福岡県における空き家再生モデルの開始
福岡県では、増加する空き家を地域の住宅ストックとして有効活用し、特に子育て世帯への住宅取得支援を図るべく、「空き家再生子育て応援事業」を創設しました。この取り組みは全国初となる官民連携モデルで、県、各市町村、買取再販事業者が共に協力しながら、空き家の流通促進に努めます。
官民連携の重要性
この新たな試みの背景には、空き家問題が深刻化している現状があります。近年、特に地方においては空き家が増加し、地域活性化の妨げとなっています。それを受け、福岡県は県と市町村、さらには買取再販事業者が連携し、各自の強みを活かした取り組みを進めることにしました。具体的には、福岡県が全体の統括や制度設計、相続手続きの支援を行い、市町村は空き家の発掘や所有者への働きかけを担当します。そして、買取再販事業者である株式会社カチタスが空き家の買取からリフォーム、販売までを担います。
空き家再生による地域貢献
カチタスは、これまでに福岡県内で3,600件以上の住宅を再生・販売しており、その経験を活かして地域貢献を果たしていく方針です。

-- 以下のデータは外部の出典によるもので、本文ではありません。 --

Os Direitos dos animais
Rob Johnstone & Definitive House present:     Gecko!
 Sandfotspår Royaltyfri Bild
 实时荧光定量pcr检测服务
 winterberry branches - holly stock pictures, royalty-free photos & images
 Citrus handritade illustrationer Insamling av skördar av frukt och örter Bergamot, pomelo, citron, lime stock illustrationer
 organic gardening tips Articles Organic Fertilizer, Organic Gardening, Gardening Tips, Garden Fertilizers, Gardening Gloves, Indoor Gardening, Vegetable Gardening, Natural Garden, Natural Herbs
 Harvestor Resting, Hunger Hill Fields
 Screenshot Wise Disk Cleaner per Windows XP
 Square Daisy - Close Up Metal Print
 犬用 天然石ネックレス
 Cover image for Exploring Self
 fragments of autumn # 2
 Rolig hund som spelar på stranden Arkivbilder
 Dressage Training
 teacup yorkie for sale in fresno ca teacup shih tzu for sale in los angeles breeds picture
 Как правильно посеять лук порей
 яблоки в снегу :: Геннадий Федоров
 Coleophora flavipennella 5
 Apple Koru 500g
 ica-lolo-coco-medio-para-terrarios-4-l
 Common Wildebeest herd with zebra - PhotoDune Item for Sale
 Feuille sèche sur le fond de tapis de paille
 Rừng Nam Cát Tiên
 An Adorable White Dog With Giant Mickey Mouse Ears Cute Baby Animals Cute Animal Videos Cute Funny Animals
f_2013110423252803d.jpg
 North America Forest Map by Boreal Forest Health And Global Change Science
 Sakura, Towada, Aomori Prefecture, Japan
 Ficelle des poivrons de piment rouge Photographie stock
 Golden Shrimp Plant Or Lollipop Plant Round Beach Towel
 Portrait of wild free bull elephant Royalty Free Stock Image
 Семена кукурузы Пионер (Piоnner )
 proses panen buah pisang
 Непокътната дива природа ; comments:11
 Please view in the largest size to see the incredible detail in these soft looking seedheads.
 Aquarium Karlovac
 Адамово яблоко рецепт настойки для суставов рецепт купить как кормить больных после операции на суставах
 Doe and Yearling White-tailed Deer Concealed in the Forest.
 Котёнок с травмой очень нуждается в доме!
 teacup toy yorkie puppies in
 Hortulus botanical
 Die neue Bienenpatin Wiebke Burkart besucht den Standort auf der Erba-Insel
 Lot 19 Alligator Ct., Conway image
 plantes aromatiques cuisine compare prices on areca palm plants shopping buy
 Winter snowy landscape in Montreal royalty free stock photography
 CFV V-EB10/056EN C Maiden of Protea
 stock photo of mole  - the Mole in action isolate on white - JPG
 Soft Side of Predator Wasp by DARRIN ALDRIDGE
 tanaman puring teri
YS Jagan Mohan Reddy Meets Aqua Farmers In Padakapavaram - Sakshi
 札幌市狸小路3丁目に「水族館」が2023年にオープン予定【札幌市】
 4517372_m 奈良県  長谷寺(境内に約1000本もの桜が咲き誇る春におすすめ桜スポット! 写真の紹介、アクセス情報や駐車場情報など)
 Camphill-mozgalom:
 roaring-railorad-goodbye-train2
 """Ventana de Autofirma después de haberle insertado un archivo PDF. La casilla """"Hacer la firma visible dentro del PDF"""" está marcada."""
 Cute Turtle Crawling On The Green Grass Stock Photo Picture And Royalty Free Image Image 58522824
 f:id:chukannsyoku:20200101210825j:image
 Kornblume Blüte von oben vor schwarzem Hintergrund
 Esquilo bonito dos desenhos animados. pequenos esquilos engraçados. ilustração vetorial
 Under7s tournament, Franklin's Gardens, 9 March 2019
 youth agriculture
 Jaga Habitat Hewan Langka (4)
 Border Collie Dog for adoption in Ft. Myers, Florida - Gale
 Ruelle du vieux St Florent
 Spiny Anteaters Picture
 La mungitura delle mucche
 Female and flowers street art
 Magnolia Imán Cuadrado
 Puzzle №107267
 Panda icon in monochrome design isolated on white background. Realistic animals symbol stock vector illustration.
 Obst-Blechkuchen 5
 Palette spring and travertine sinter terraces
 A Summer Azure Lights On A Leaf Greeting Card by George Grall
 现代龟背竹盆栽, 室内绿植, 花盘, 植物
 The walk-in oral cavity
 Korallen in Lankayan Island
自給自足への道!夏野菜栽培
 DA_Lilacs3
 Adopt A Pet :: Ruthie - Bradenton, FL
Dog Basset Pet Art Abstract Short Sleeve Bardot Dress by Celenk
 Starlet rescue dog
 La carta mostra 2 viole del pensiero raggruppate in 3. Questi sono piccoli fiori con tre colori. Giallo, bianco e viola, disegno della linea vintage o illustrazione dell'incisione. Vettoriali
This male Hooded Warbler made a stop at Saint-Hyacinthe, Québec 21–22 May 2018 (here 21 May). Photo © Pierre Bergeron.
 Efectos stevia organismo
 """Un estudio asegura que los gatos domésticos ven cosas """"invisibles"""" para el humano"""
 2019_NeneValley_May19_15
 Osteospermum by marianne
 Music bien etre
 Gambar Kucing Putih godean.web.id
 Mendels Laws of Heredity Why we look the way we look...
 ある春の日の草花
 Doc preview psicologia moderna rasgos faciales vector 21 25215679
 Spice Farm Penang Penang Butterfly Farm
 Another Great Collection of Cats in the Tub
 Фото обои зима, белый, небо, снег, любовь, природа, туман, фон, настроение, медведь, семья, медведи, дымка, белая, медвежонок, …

新井健資代表取締役社長は、「住宅価格高騰が続く中、既存住宅の活用が重要です。子育て世帯が安心して住み続けられる住宅の供給に努めます」と述べています。空き家を再生することで、住宅取得の敷居が下がり、多くの子育て世帯にとって魅力的な選択肢となることが期待されています。
子育て世帯への支援
新築住宅価格が高騰する中、カチタスの販売する住宅の平均価格は約1,700万円と、新築住宅のおよそ半額程度です。また住宅ローンを利用した場合の月々の支払額は約4.8万円で、地方の賃貸住宅の平均家賃を下回ります。このように、再生住宅は子育て世帯にとって経済的にも負担が少なく、選ばれる傾向にあります。
事業の今後の展開
こちらの空き家再生事業は、2026年度には飯塚市、柳川市、遠賀町、築上町を対象に展開される見込みです。カチタスは地域の各自治体と手を携え、これまで眠っている空き家を再生し、地域の活性化に寄与していく考えです。
最後に
この独自の官民連携モデルは、空き家問題と子育て支援という二つの社会的な課題の同時解決を目指しています。福岡県の取り組みが他の地域にも示唆を与え、今後の住宅政策のモデルケースとなることが期待されています。今後もカチタスは、その経験とノウハウを駆使し、空き家の利活用促進と若い世帯の地域定住のために邁進していくでしょう。